Pelos indício de modernidade que a cidade começa a tomar conhecimento, possívelmente a história ocorre na segunda metade do século XX. Embora haja o tempo psicológico, é o cronológico que ainda norteia a seqüência das ações.

Foco narrativo

O foco narrativo é feito na terceira pessoa, através de um narrador onisciente, que parece filtrar todo o tempo o ponto de vista dos protagonistas. O narrador, em alguns momentos, confunde-se com o protagonista, daí a força do discurso indireto livre para manifestar essa identificação.

O narrador de A Vinha dos Esquecidos não é personagem.

Enredo

A obra é ambientada em um lugarejo perdido sem progresso, abandonado das autoridades, dos homens de negócios, de Deus. Uma "cidadela esquecida até por Deus", na qual histórias simples e outras bastante complexas se mesclam.

A história principal focaliza a personagem Padre Anselmo, homem de Deus que, apesar de sua formação de Seminário, vive um confronto enorme: desde criança gostava de esganar os bichinhos, maltratar os animais. Por não ser um menino de muita atitude, aceitou de pronto a ordem de sua mãe de colocá-lo no Seminário; sem muitas manifestações de contrariedade, Anselmo entra no colégio de sacerdotes e, logo no início de sua formação doutrinária recebe, de um professor, o livro "A Imitação de Cristo", livro que o acompanha em todos os momentos, livro que permanece no bolso surrado de suas roupas simples. É desse livreto que Anselmo retira forças nos momentos de maior aflição e provações.

CONJUNTO DE EXERCÍCIOS:
(a) Segundo o texto sobre A Vinha dos Esquecidos, que livro Anselmo recebe de um professor no início de sua formação no Seminário?
(b) Continue o texto sobre A Vinha dos Esquecidos a partir da última frase apresentada.
A listagem a seguir não tem relação com o texto sobre A Vinha dos Esquecidos.

DADOS COLETADOS:
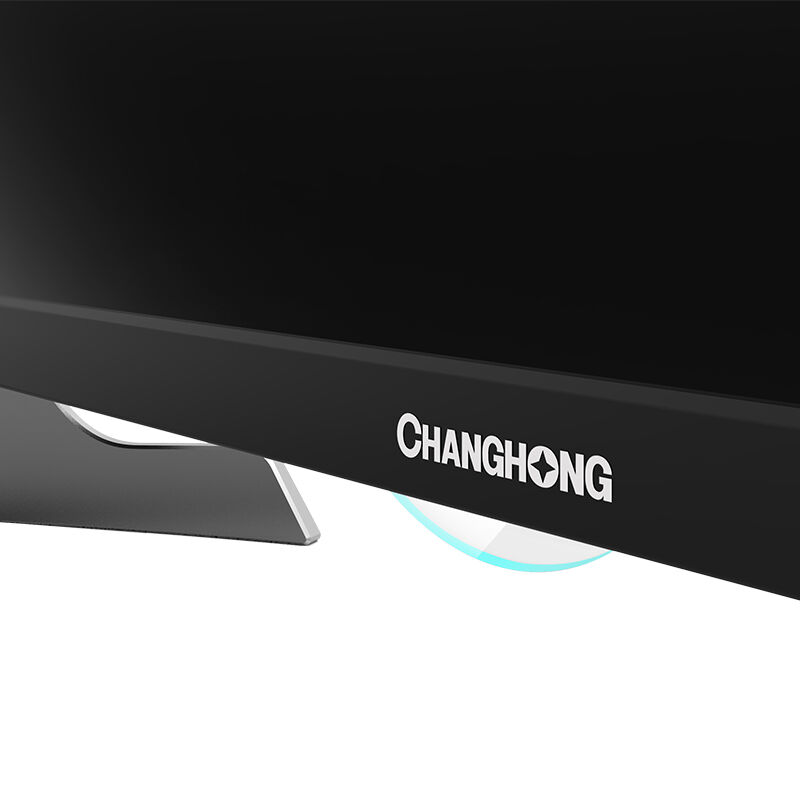 長(zhǎng)虹（CHANGHONG） 43D2060G 高清智能液晶電視機(jī) 43英寸_http://m.bzsa.cn/img/sp/332/cce44980-8659-4dbf-9556-6515a0769c1b.jpg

RESPOSTAS:
(a) "A Imitação de Cristo".

(b)
Ao tornar-se padre é enviado de volta a cidade que nasceu. Perde a mãe muito cedo e passa a ser criado pela negra Joana, que nunca o informa do verdadeiro paradeiro de seu pai. Devido o passado crudelíssimo de maltratar os animais, evita criá-los em sua casa, evita ter contato com eles, então, passa a cuidar de rosas, passa a conversar com elas, entende-as, preocupa-se quando estão doentes, vibra quando estão em plena saúde.

Padre Anselmo tem, embora lute muito contra esse sentimento, gosto por ver os moribundos padecendo, sente prazer pela morte das criaturas.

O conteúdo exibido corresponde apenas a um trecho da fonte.